If it works, try copying the settings file from the Administrator profile to your profile

Copy

"C:\Users\Adminstrator\AppData\Roaming\Adobe\Adobe Photoshop CS6\Adobe Photoshop CS6 Settings\Adobe Photoshop X64 CS6 Prefs.psp"

to

"C:\Users\YOURUSERPROFILE\AppData\Roaming\Adobe\Adobe Photoshop CS6\Adobe Photoshop CS6 Settings\"

(Note- The above asumes you are using the 64bit version and that you profiles are on the C partition.)

I would love to knwo if this helps anyone, or if it just help helped me.

dean.p
Inspiring
June 22, 2012

Hi, I have the "scratch file" problem also. It seems to only happen if I open pre-CS6 photoshop files that contain smart objects (so far).

Example, open CS5 PSD file fine. Create a new doc (file>new). Drag smart object from first document to second, I get "Could not open a scratch file because the file is locked....".

If I rasterize the smart object before moving, then I don't get the error.

Another example is that if I open the CS5 PSD file and try and edit the smart object, it will go through to illustrator fine, I can edit the vector object, but when done and I get sent back to PS, I get the 'scratch file' error and the smart object is not updated. Resaving the PSD from PS CS6 does not fix issue.

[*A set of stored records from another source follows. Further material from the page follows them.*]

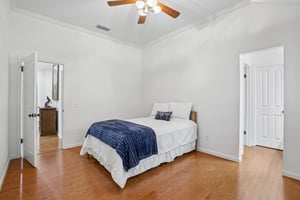 Gardenia Bend Dr-S1906-018.jpg
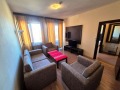Продава 2-СТАЕН, област Пазарджик, гр. Велинград • 75000 € • 73769186 2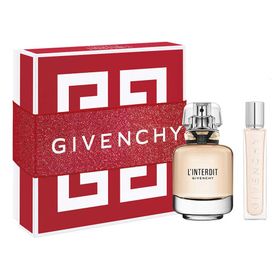givenchy-linterdit-kit-perfume-feminino-travel-spray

PS CS6 would crash on startup before I deleted preferences, ran as admin and changed cache drive.

I have OS on C: (SSD)

Userfolder on P: (WD 1TB)

I have been previously using CS5 Master collection with no issues. Just did a straight uninstall and installed CS6 via cloud, applied all updates.

As it stands, Bridge and Indesign will only run as Admin without crashing (which disables any ability to work and save to network server) and I get this error with PS.

System specs:

i7 2600K @ 4428Mhz | Asus p8z68 Deluxe | 16GB RAM | 2 x EVGA GTX580 SC SLI | X-Fi Ti | 5TB | 2 x DVD | 1 x BluRay | Silverstone Strider 1500W | SilverStone FT02B Fortress | Win7 64bit | ASUS VG236H 23" 3D LCD x 3 | Nvidia 3D Vision kit | Logitech G19 KB and G9 Mouse

Noel Carboni
Legend
June 22, 2012

dean.p wrote:

I have OS on C: (SSD)

Userfolder on P: (WD 1TB)

I have no insight into what Adobe may have coded that would lead to problems in this arrangement, but you're not the first who has reported here a problem where relocating things off a small SSD has led to problems.  I know of at least two others who have said they can only run Photoshop successfully As Administrator after having done similar things that should just work.

Not that this can be an easy workaround for you but an approach that works (I know because I use it myself) is to create a huge C: volume from multiple SSDs in RAID 0.  This also has the advantage of pushing the increased performance up even higher and wear-loading the individual disks less (though that's not really a practical problem any longer with modern SSDs).  Pointing parts of your system to a spinning hard drive does slow things down.

-Noel

Participating Frequently
June 28, 2012

This problem surfaced on my pc immediately upon starting Photoshop CS6 after installing Design Standard. In line with comments above, I then started it as administrator, and found the installation program had marked my boot drive (a relatively early [=small] SSD), as the only scratch drive, even though there also is a large drive with loads of free space. I changed the scratch disk to the latter drive, and the problem disappeared.

I have two gripes with this:

First, wouldn't it be simple for the installation program to check whether the intended scratch disk is fit for the purpose, and request the user's input about the choice of scratch disk, limiting the choices to those drives that meet Photoshop's requirements?

Second, it would seem logical for Photoshop -- in case there is a problem with the scratch disk -- to proceed along the lines described above, instead of throwing an error message that does not even identify the problematic disk.

Participating Frequently
June 7, 2012

As Adobe is one of the big "industry standard" software makers I really don't know where to start. Constant crashing, inconsistent workflow and stupid, stupid errors like this makes my wonder why it is "industry standard". I'm not able to change permissions on drive C, becuase of normal user account rules set in Windows Group Policies, and thereby not able to run Photoshop at all as a user.

Come on Adobe! Mercury cache this and tilable patterns that, make your software run first!